His lessons learned from working with Meyer are also applied to his parents.
"My problems with Dad weren't just that he didn't understand me—the way I acted was part of it, too," Peter observes, so he helps around the house, treats his mother with care, and presents a friendlier face to his parents. Instead of crying and running to his room when told that he was adopted, he takes advantage of knowing it was coming, steels himself, and behaves reasonably, emphasizing the joy of the coming infant. This surprises his parents and seems to increase their respect for him. Peter decides to make his stage at home rather than in shop, involving his father in helping him buy wood at a lumberyard. His father eventually joins Peter in his work on the stage, indicating that Dad can grow, too. However, the situation is not yet ideal— Dad still says to Peter, "But this puppet stuff is kinda sissy." Further, Peter's self-image is far from perfect. When he puts on his puppet show for his parents, the boy— who obviously represents him—says that "I'm so funny-looking." This alludes to his mother complaining about his thin neck and the dark rings around his eyes.
Another person that Peter wants to appreciate him is Eloise, his "smart friend." Peter admits that his affection for Eloise is somewhat selfish: "Eloise was pretty in an odd way, with very pale red hair, and she was a better student than I was. She loved art, too, but she just couldn't draw. She thought I was kind of a genius at it, which is why we became friends." Peter is an artist who likes to have an appreciative audience, but it is hard to say exactly what Eloise gets out of the friendship.
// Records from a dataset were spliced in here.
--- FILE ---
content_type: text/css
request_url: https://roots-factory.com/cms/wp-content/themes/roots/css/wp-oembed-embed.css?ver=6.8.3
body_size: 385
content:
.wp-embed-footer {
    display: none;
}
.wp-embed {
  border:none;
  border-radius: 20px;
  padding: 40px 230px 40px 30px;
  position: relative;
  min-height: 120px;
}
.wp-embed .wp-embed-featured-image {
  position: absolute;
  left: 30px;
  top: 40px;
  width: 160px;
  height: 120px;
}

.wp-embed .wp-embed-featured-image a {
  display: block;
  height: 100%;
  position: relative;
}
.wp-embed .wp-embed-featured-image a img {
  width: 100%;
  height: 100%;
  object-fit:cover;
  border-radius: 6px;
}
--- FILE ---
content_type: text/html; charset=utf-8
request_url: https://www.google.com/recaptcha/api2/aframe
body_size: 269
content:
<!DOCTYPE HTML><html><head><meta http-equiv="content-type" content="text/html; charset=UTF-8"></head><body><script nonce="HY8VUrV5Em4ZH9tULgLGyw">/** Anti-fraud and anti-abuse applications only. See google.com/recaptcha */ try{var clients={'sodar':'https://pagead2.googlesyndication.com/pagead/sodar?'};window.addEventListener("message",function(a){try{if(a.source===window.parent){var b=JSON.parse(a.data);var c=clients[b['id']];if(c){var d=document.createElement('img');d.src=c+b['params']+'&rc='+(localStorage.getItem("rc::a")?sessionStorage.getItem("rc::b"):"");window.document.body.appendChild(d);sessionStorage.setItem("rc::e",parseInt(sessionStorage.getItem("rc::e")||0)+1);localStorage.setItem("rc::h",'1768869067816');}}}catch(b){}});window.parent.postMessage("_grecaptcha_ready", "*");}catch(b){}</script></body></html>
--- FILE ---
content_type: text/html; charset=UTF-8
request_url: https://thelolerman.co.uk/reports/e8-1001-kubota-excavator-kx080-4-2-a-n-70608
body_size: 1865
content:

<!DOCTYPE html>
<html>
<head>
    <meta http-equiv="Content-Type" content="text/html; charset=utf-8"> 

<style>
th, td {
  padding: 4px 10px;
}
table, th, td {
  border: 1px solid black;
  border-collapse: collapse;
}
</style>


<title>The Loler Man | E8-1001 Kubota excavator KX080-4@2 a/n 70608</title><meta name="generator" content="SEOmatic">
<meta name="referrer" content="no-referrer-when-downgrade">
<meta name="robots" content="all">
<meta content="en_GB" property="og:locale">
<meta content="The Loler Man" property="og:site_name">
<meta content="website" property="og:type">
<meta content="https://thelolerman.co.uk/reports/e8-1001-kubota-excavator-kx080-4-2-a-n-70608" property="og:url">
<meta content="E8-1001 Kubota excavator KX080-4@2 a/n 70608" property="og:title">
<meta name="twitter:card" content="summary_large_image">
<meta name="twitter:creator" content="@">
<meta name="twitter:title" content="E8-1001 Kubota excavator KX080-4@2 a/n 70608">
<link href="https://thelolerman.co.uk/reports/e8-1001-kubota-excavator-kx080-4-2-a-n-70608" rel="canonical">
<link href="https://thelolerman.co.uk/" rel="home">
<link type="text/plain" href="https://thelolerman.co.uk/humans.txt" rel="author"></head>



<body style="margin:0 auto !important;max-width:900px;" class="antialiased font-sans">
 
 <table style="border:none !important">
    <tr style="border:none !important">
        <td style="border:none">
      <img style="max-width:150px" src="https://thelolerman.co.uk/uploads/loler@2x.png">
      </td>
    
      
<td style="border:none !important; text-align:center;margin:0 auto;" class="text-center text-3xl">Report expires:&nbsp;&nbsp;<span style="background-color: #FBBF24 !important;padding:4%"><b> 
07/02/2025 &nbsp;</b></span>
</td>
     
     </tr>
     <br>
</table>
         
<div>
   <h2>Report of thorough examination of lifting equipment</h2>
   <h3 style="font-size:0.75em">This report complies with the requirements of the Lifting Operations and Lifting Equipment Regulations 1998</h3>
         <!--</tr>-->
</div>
One thing she receives is Peter's trust; telling someone that he has died repeatedly because of his immaturity and his inability to control his emotions cannot be easy. Eloise also finds herself involved in Peter's schemes to avoid a fourth and final death, and she contributes much to Peter's efforts to understand and appreciate his parents.
Thus, Peter's efforts are not in a vacuum. Eloise, once she understands what has happened, gives excellent advice, and her support helps to steady Peter's emotions. The voice Peter hears in death, offers good, although cryptic, advice, pointing out the value of taking time to plan carefully and not just rushing off with the first idea that comes to mind. The voice also likes to remind Peter that his lack of emotional control is his downfall. Meyer unwittingly helps Peter to learn to take control of a situation and to take care to do precise, well-thoughtout work. His insistence on getting pitching and hitting motions right becomes a valuable lesson as Peter learns to apply these same standards to his art.